This issue, however, rested on the foundation of a larger question, Scalia writes.

The question is whether the transfer of a pension plan should be considered a "termination" of that plan, Scalia writes.

The court has ruled that it does not, based on the interpretation of the law by the Pension Benefit Guaranty Corp, which sided with Crown.

The court, Scalia writes, has "traditionally deferred to the PBGC when interpreting ERISA," and its ruling was based in large part only in determining if the PBGC interpretation made sense in the Crown case.

In short, Scalia writes, "we believe it is."

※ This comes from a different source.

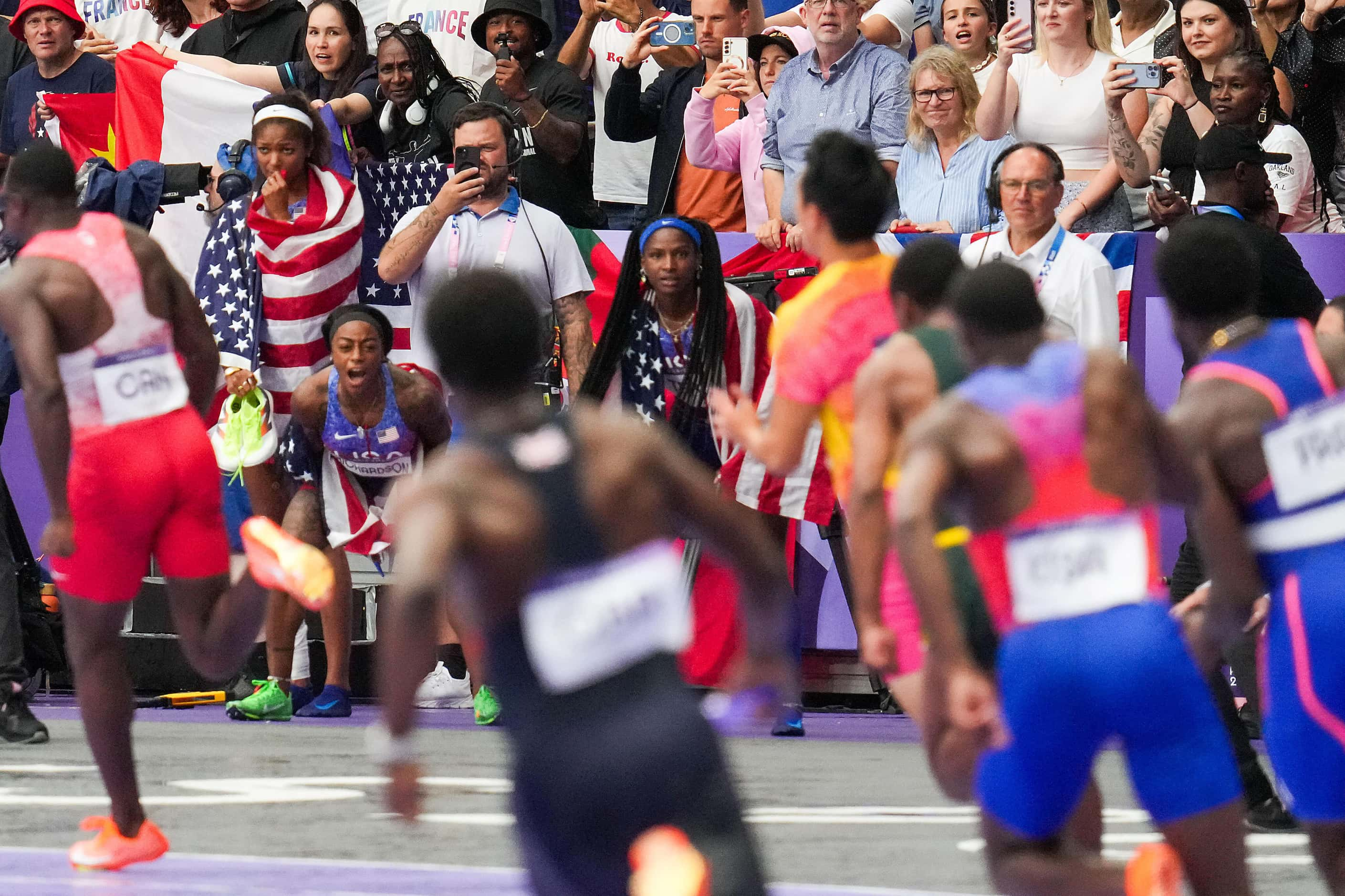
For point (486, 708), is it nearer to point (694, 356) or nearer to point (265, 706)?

The PBGC has determined that a termination of a plan and a merger agreement between plans are different in many ways, not the least of which is that there are different sections in the law for each, Scalia writes.

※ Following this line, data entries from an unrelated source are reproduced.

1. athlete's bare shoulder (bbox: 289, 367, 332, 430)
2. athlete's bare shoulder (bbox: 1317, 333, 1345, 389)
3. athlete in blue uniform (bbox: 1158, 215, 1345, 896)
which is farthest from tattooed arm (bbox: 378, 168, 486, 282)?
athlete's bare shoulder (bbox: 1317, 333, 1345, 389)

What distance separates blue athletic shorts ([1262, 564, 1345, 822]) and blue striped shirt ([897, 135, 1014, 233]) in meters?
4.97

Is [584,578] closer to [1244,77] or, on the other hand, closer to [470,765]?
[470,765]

Scalia writes that the termination of a plan represents the removal of that plan's assets and liabilities from the PBGC's coverage, while the merger would simply shift it between different employers and force beneficiaries of the terminated plan to rely on the multi-employer plan's financial strength.

Interpreting a merger as a termination would also strip the company–Crown, in this case–from reaping the surplus of an overfunded plan, Scalia writes.

"For employers, the ill effects are demonstrated by the facts of this very case," Scalia writes. "By diligently funding its pension plans, Crown became the bait for a union bent on obtaining a surplus that was rightfully Crown's."